Осенью другого года птицы пропали. Увела ли белая рябого, соколы ли посшибали их в степи, унесло ли их первым бураном?..
Седому, уже студенту, мать написала о каком-то рябеньком, что прилетел и живет в пустой голубятне. Седой припомнил, что был рябенький, молодой ещё, с жидкими крыльями, с неокрепшей восковицей носа, в числе птиц, раздаренных перед отъездом.
Был рябенький, посчитал Седой, пятым поколением от белой и рябого. Затем в каждом письме мать приписывала о рябеньком — что кормится он с курами, что хотели его пацаны сачком поймать — прогнала их, что дверь в голубятню заколотила, а прорубила оконце, тут ни кошкам, ни голубятникам не добраться.

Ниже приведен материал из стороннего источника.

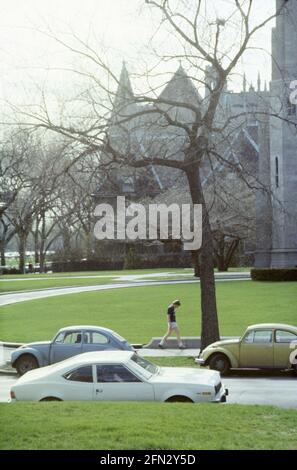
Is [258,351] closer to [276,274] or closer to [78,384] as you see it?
[78,384]

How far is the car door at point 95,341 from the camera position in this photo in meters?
19.0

В зимней Москве он видел во снах Курмыш, во снах с камнем в руках проходил по дну речки, на середине с бульканьем выпускал затяжку папиросного дыма — был такой трюк у курмышских пацанов; во снах наезжал отец, они втроем вечеряли в летней кухоньке за неубранным столом, слушали, как бубнят голуби, как в степи, красной от закатного солнца, стучит огородный движок; во снах он нырял, опускался на дно речки, ложился на песок и открывал глаза. В ушах перекатывались стеклянные шарики. Он выныривал, нюхал свое плечо, оно пахло тиной, лиственным тленом, старой корягой, что лежала у берега. Кружила вода, сбивала вокруг коряги речной мусор, облепила ее гроздями радужных пузырей. Под корягой неслышно танцевали гибкие рыбы, их тени на гладком песчаном дне сплетались в подвижное кружево.
Стоя у заплывшего льдом окна общежитской комнаты, Седой видел, как рябенький кружит в чаше летней зари, когда наливается пурпуром западная дуга и первое сияние испускает восточная, кружит над сухими буграми кладбища, где лежит отец. Видел, как составами на полном ходу пятиэтажки рвут сплетения курмышских улиц, тянут за собой ленты асфальта; видел, как он, Седой, сидит на развалинах своего дома: карагач у ворот, сухие кусты веников, глиняный заборчик — все перемолото в мусор.